◆ **TEXT UNDER STUDY**:
□ □ □ □ □

Fendor conduct extensive fire resistant testing, check out the VT:
Fire Resistant Glazing
Our experience in fire resistant glazing gained over thirty years, is unsurpassed in the UK. With projects ranging from fire doors to multi-million pound projects. We have worked on some amazing projects from the Halley V1 Antarctic research station to King’s Cross railway station and Marks and Spencer’s Head Quarters.
We offer a range of fire resistant systems as well as our patented FireLine system which is loved by architects for its super fine sight line without compromising the fire resistant properties of the structure.
Office buildings, museums, hospitals, apartment blocks and homes all now benefit from the fire resistant properties of constructional glazing, while the introduction of aesthetic steel doors has further improved public safety. Refurbishment schemes great and small similarly benefit from the introduction of such modern materials designed to meet the most stringent of fire regulations.
Internal spaces become lighter and brighter with the use of glass balustrades, partitions and atria but in response to increasing demands for glass to provide a passive fire-resisting barrier, there are many products and considerations to weigh. Fire resistant glazing allows you to see the hazard, enabling safer evacuation.
Fire Glazing Terms
Determining the fire strategy of any building begins with understanding to key terms: integrity means the length of time fire will be contained whereas insulation is the time people are protected from radiant heat. Insulation times should allow for the safe evacuation from the building and also allow emergency services to be protected when dealing with the fire, and the rating should apply to both the glass and the framing system.
Fire Resistant Glazing
The use of fire resistant glazing in modern buildings allows light and vision, improving the user experience whilst protecting against the threat of fire.
Modern buildings rely increasingly on the provision of natural light to the core of the building through internal atria capped with glazed roof areas. Subject to the fire strategy of the building, fire resistant glazing may be required for internal atrium walls to provide compartmentalisation, yet allowing natural light to penetrate deep into the building. Where external facades require fire protection, for means of escape or boundary wall application, fire-resistant glazing can equal the aesthetic and thermal properties of any non-fire rated glazing system.
Doors play an important part in any fire protection strategy. They provide both passive protection and a clear escape route alongside standard access and egress functions. Today’s fire doors can be manufactured in timber or steel with various glass options. Building Regulations and Approved Documents specify periods of fire and smoke protection required but in terms of integrity only. With the development of advanced systems, insulated steel glazed doors can also be offered.
When incorporated into a glazed screen or partition they should be treated as ‘door sets’ with specific hardware fitted to comply with fire test data. Not all doors can be supplied to site for retrofitting of hardware as these are often predetermined with an ironmonger not familiar with the door system. Fire doors are enshrined within Building Regulations, a vital building element requiring careful consideration throughout design and construction process, so decisions concerning the latest steel or traditional timber alternatives are not to be taken lightly.
All FireLine fire glazing systems are installed by experienced, highly trained installers and the relevant Fire Certificate is issued upon completion of the project.
Understanding Fire Resistant Glazing Terminology
The British Standards (BS) that refer to fire resistant glazing are, BS476 Part 20 & Part 22.
The European Standards are: EN13501-2, EN 1363, EN1364, EN1365, and EN1364. The European definitions referring to fire resistant glass are shown below:
Integrity is the ability of the glass and/or frame to contain the flame for the period of time for the integrity specified. Glass is specified as 30/0 or E 30 meaning the fire will be contained for 30 minutes.
Insulation is an additional function to Integrity. All fire resistant glass have integrity; not all have insulation. Insulating glasses and frames will contain the rise in temperature on the non fire side. The rating is expressed as 30/30 or EI 30 meaning that both fire and heat will be contained for 30 minutes.
Maximum Integrity and Insulation values are typically 120/120 or EI120 at a standard time temperature curve however Fendor’s HydroCarbon window achieved 46 minutes Insulation and over an hours’ integrity during a hydrocarbon fire test where the temperature is an almost instant 1000˚C.

□ □ □ □ □

◆ **EXTRACTED INFORMATION**:
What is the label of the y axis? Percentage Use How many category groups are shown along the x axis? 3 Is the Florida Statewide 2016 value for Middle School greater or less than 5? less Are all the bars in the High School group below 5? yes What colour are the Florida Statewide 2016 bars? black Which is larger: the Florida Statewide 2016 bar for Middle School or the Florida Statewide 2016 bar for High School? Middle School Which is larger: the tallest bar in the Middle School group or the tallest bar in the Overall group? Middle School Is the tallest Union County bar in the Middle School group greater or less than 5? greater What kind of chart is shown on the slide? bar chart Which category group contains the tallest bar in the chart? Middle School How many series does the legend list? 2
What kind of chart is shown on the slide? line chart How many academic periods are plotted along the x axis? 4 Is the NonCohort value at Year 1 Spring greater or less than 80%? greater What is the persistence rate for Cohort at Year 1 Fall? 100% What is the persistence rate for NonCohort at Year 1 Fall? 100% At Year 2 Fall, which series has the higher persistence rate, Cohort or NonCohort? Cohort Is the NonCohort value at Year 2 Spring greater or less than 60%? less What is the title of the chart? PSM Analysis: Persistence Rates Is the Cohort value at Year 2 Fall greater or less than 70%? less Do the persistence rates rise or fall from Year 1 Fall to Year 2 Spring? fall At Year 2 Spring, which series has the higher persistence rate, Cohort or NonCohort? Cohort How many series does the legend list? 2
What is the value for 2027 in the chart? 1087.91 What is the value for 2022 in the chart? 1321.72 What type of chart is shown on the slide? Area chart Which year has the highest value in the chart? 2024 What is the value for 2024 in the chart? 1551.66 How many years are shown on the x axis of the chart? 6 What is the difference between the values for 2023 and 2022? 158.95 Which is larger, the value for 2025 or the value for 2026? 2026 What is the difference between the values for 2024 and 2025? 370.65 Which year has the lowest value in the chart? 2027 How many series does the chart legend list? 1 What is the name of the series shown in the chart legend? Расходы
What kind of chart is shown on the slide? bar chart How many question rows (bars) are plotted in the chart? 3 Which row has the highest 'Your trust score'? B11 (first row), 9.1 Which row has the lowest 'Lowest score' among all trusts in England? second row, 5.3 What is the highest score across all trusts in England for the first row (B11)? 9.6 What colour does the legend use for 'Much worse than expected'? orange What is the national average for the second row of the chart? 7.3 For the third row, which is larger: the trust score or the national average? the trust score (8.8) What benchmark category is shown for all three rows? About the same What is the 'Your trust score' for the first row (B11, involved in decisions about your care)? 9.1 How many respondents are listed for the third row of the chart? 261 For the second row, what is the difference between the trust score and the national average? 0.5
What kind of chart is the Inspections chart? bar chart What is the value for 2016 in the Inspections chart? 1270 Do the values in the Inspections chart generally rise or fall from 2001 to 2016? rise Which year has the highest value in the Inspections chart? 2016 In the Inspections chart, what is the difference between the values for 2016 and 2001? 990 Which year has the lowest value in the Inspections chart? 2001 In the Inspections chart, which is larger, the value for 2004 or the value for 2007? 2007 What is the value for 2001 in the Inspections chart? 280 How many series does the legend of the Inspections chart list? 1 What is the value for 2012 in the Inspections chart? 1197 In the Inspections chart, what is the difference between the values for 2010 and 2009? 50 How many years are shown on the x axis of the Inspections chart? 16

□ □ □ □ □

◆ **PROBLEM**: Please transcribe, word for word, the part of the fire resistant glazing text that opens with the words containing "Office buildings, museums, hospitals, apartment" and closes with "of fire regulations.". The records come from a separate source.

◆ **TASK SOLUTION**:
Office buildings, museums, hospitals, apartment blocks and homes all now benefit from the fire resistant properties of constructional glazing, while the introduction of aesthetic steel doors has further improved public safety. Refurbishment schemes great and small similarly benefit from the introduction of such modern materials designed to meet the most stringent of fire regulations.